What you will do.
Can you reproduce the passage of the sparkling wine article starting with "Every Monday, Fish" and going on through "5, costing €80.", with "wine club" changed to "tasting club"?

Page text.
When it comes to pairings with afternoon tea, you have two options. The first is the obvious one. Have some very nice loose leaf tea that is brewed in a teapot, allowed to settle, and then strained into a bone china cup. This brew will work perfectly with that idiosyncratic meal that falls between lunch and dinner. I have to admit that I never know quite how to work afternoon tea into my day. Not that it's a regular problem. It is a lovely thing, but I am always faced with the dilemma of which meal I should skip. Should it be lunch or dinner? Or tea? And although I've been known to rustle up some pretty nice scones, I have never in my whole life made afternoon tea. But whenever I've indulged in a genteel spot of this Great Bakeoff wonder in somewhere like The Shelbourne Hotel or Hayfield Manor, it has always been a giddy pleasure. Once I was even invited to afternoon tea by a lovely posh neighbour when I was living in England.
But if you're looking for something a little more celebratory than tea, what should you have? It's like ordering wine to go with a whole meal. With an array of savoury snacks, cucumber and salmon sandwiches, scones and tantalising pastries, it is not so much a question of red or white, more what suits the occasion. And I have to admit that my default setting is bubbles which - if you're out - can run up your bill substantially. If you do decide to have an afternoon tea type garden party, which would be absolutely lovely for a celebration like a Christening, there are plenty of options.
You can break sparkling wine down into a few main categories: Prosecco, Cava, Crémant and Champagne, and with that, you get a good price range. Most sparkling wines develop bubbles as a result of a second fermentation. So when a white wine is fully fermented, and could in fact be bottled, it undergoes a second fermentation and this creates bubbles, which are trapped. Prosecco is the lightest, as the second fermentation takes place in a stainless steel tank and it is bottled immediately afterwards, without any ageing. A Prosecco Frizzante is the cheapest option. Because it is semi-sparkling and as it does not have a pressurised cork, it complies with the lower tax rate for still wines. Prosecco Spumante, which has a champagne style cork, falls under the higher rate of tax.
Cava, Crémant and some of the more premium new world sparkling wines, like Polaris from New Zealand, and Jansz from Tasmania, are all made using the Champagne method, which means that the second fermentation happens in the bottle and the wine is aged for some time to give it a more complex flavour profile. There is some great value to be had in these wines, and even if you're not having afternoon tea, they are lovely for a summer touch of spritz.
Every Monday, Fish Shop Benburb Street hosts a weekly wine club from 5pm, opening a few special bottles. This is poured by the glass at very reasonable prices. So if you fancy a glass of grower Champagne with fish and chips, this is a nice little treat. For a taste of Italy, Ely Wine Bar is hosting a Tuscany wine dinner with three Tuscan superstars on June 5, costing €80.

Data.
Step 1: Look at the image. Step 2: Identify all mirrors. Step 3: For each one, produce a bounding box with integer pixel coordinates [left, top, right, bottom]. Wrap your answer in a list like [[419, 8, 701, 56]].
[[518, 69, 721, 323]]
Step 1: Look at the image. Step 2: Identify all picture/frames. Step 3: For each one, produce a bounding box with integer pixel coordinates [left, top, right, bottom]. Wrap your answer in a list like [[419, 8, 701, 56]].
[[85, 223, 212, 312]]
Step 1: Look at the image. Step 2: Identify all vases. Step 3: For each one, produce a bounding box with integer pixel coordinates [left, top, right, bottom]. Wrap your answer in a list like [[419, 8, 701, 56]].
---
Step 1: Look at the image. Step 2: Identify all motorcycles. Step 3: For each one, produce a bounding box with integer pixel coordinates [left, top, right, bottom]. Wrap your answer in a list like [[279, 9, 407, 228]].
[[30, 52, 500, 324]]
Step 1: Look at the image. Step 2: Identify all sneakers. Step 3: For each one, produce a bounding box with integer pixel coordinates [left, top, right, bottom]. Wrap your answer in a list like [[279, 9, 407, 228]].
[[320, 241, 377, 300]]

Task output.
Every Monday, Fish Shop Benburb Street hosts a weekly tasting club from 5pm, opening a few special bottles. This is poured by the glass at very reasonable prices. So if you fancy a glass of grower Champagne with fish and chips, this is a nice little treat. For a taste of Italy, Ely Wine Bar is hosting a Tuscany wine dinner with three Tuscan superstars on June 5, costing €80.